Author: Schneier, Bruce
Date: Jan 14, 2004
Start Page: A.29
Section: VIEWPOINTS
Abstract (Document Summary)

According to the Bush administration, the measures are designed to combat terrorism. As a security expert, it's hard for me to see how. The 9/11 terrorists would not have been deterred by this system; many of them entered the country legally on valid passports and visas. We have a 5,500-mile long border with Canada and another 2,000-mile long border with Mexico currently uncovered by the program. An estimated 200,000 to 300,000 people enter the country illegally each year from Mexico. Two million to 3 million people enter the country legally each year and overstay their visas. Capturing the biometric information of everyone entering the country doesn't make us safer.
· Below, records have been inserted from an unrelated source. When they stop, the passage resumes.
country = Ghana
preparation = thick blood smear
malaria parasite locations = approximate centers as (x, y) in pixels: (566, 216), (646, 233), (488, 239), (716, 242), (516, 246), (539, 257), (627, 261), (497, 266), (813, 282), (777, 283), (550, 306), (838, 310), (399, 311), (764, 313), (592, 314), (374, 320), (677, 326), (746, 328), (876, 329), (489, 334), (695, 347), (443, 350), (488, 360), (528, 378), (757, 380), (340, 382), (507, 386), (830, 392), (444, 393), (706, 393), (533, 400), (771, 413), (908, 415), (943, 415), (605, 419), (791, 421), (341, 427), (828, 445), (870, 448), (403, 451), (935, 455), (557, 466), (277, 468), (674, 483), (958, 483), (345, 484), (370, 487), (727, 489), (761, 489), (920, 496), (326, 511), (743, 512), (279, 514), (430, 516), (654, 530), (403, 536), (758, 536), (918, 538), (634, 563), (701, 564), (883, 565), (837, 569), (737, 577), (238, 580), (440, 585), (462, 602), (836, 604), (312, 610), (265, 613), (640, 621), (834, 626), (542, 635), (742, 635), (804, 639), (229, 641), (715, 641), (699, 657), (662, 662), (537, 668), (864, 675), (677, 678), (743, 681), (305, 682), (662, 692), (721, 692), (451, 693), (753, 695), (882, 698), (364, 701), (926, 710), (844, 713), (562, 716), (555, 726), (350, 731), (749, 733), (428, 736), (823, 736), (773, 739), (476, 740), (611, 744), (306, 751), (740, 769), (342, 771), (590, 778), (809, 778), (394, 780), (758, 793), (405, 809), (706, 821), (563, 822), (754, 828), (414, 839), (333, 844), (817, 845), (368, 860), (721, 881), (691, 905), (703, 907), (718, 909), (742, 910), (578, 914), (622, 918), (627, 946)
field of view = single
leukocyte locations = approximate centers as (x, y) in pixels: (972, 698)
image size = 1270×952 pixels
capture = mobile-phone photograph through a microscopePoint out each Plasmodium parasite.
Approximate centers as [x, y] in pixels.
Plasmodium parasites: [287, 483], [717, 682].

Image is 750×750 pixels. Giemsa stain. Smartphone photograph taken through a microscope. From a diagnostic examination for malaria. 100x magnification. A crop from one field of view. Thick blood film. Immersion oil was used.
Even if we could completely seal our borders, fingerprinting everyone still wouldn't keep terrorists out. It's not like we can identify terrorists in advance. The border guards can't say "this fingerprint is safe; it's not in our database" because there is no fingerprint database for suspected terrorists.

Retaliation is another worry. Brazil is now fingerprinting Americans who visit that country, and other countries are expected to follow suit. All over the world, totalitarian governments will use our fingerprinting regime to justify fingerprinting Americans who enter their countries. This means that your prints are going to end up on file with every tin-pot dictator from Sierra Leone to Uzbekistan. And Secretary of Homeland Security Tom Ridge has already pledged to share security information with other countries.